(Beginning of TEXT SECTION)

# Federal Eagle Marquetry - Feathers



## jonsprague0000 (Jan 18, 2014)

I'm attempting to do a federal eagle in marquetry and am not sure how to handle the feathers on the wings. The feathers are too small for me to cut, but the example I'm trying to reproduce has small black lines that make up the feather. Can someone please suggest how I can make the small black lines that make up the feather?


----------



## shipwright (Sep 27, 2010)

They're called engraving lines. They are just saw cuts. When you assemble the marquetry and apply a dark mastic filler the filler will highlight the lines. The tops of the wings are sand shaded as well.

Good luck on the project.


----------



## Yonak (Mar 27, 2014)

For the shading, there is a technique called sand shading. An internet search should supply needed information about it.


----------



## jonsprague0000 (Jan 18, 2014)

(End of TEXT SECTION)
(Beginning of SUPPLIED MATERIAL)

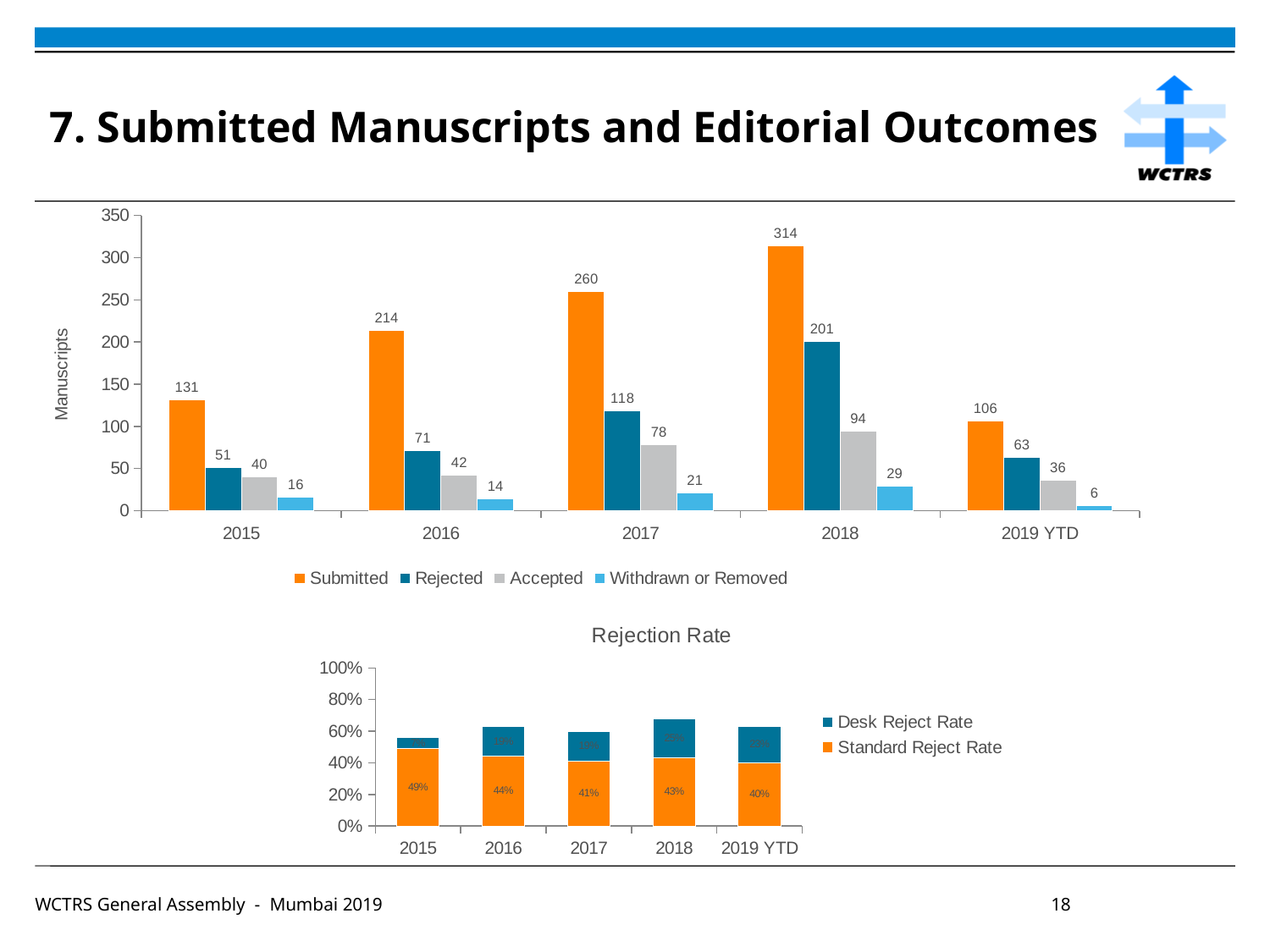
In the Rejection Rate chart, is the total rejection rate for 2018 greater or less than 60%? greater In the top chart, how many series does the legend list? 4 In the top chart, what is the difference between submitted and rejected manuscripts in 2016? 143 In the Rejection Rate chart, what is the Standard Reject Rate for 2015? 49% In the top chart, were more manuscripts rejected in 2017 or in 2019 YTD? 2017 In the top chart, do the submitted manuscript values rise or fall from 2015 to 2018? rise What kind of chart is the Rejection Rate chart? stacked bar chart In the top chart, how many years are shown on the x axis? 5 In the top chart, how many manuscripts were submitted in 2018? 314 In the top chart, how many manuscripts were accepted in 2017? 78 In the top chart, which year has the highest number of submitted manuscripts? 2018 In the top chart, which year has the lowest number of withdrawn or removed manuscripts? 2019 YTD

(End of SUPPLIED MATERIAL)
(Beginning of SUPPLIED MATERIAL)

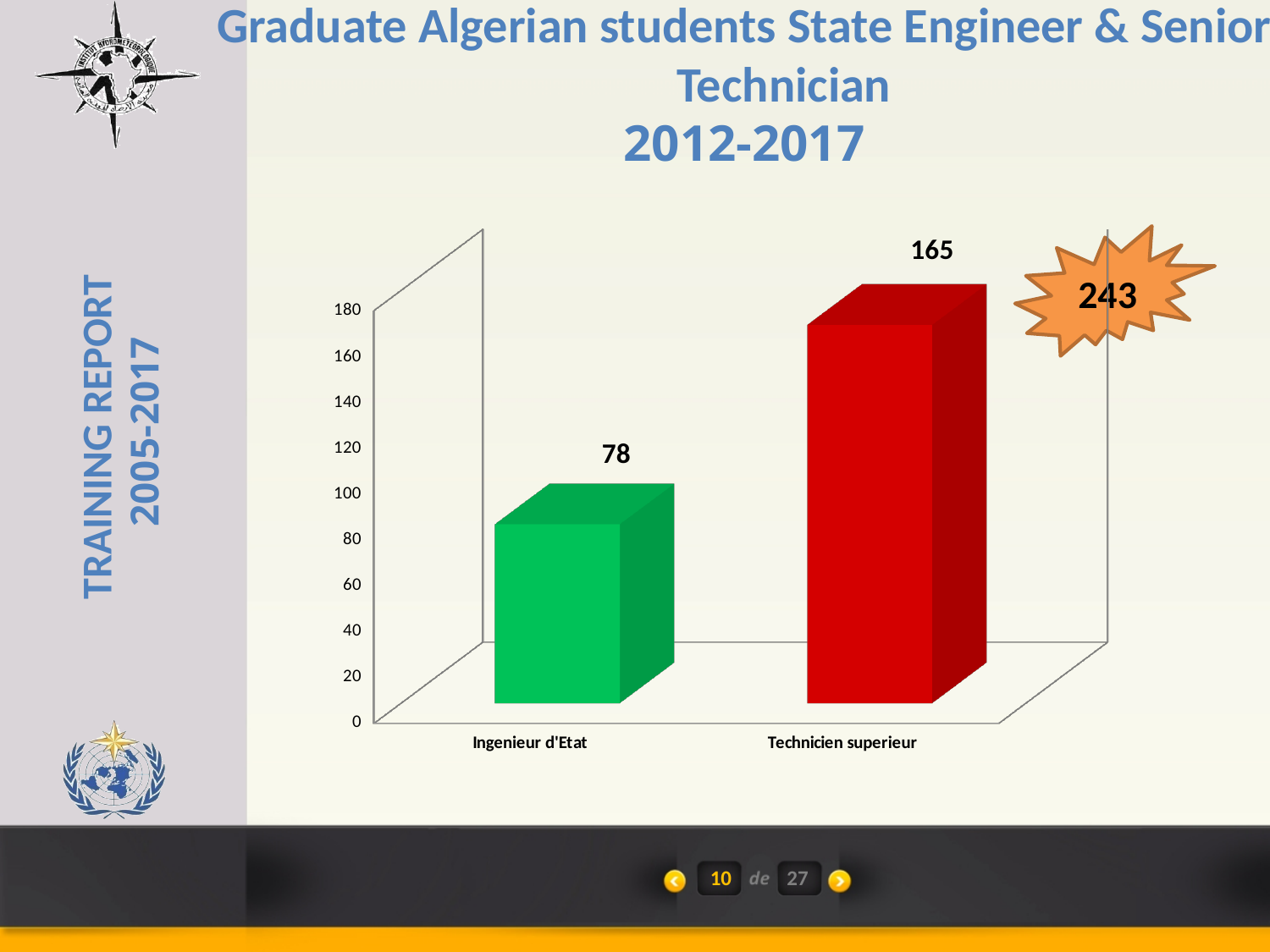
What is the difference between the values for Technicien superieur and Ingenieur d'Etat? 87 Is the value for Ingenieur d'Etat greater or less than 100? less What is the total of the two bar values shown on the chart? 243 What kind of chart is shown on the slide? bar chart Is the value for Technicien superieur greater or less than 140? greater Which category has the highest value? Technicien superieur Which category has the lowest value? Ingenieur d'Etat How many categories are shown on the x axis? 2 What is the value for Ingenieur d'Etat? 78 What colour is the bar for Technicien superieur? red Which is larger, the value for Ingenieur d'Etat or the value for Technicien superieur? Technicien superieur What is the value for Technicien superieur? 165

(End of SUPPLIED MATERIAL)

REQUEST> Please write the next part of the forum thread about marquetry eagle feathers, picking up from its last line. The entries have no role here.

WRITTEN RESPONSE>
Thanks everyone. Shipwright, what type of mastic filler would you recommend? Would a mastic filler be dark wax?


----------



## shipwright (Sep 27, 2010)

I use fine sawdust and hot hide glue. You can color the dust with tempera paint powder. You can use PVA glue but you will have more problems with finishing. I also doesn't dry hard as HHG does. Apply the mastic from the back (glue side) before applying the marquetry to the piece.


----------



## jonsprague0000 (Jan 18, 2014)

Shipwright, I did it! Check out the final product.

http://lumberjocks.com/projects/131193


----------



## shipwright (Sep 27, 2010)

Looks like a winner.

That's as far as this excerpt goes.